_What needs to be done_: Copy word for word every line of the material from the one containing "By how much" through the end of the material, both ends included.

>> Begin

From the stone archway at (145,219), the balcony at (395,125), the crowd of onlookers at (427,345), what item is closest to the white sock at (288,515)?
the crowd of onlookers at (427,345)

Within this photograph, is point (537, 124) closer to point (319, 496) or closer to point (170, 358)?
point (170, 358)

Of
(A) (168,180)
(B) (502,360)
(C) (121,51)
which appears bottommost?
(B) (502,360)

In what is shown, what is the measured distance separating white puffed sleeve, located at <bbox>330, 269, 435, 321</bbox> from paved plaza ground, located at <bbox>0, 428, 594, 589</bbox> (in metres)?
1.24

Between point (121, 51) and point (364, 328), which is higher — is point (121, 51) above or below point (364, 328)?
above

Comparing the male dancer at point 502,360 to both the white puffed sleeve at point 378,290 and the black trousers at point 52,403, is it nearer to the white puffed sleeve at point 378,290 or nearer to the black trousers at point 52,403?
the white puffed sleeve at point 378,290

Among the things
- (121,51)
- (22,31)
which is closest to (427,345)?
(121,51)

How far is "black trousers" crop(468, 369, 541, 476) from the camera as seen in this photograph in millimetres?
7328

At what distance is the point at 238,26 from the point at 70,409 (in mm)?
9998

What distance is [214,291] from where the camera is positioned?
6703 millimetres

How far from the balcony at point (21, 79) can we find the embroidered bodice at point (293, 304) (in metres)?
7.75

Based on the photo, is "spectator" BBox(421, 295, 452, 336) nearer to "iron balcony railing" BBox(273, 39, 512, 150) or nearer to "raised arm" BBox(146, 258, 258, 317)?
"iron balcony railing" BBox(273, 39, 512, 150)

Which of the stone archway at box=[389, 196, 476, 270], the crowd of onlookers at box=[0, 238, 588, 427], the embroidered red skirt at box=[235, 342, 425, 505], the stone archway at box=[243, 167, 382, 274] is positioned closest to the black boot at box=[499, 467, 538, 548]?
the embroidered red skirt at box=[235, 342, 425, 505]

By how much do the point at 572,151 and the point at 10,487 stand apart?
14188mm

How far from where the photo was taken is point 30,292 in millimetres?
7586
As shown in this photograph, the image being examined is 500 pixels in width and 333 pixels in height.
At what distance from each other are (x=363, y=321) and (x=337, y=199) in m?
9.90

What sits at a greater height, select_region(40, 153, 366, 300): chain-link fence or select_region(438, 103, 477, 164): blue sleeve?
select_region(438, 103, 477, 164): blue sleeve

>> End

_Expected answer_:
By how much do the point at 572,151 and the point at 10,487 stand apart?
14188mm

How far from where the photo was taken is point 30,292 in millimetres?
7586
As shown in this photograph, the image being examined is 500 pixels in width and 333 pixels in height.
At what distance from each other are (x=363, y=321) and (x=337, y=199) in m?
9.90

What sits at a greater height, select_region(40, 153, 366, 300): chain-link fence or select_region(438, 103, 477, 164): blue sleeve?
select_region(438, 103, 477, 164): blue sleeve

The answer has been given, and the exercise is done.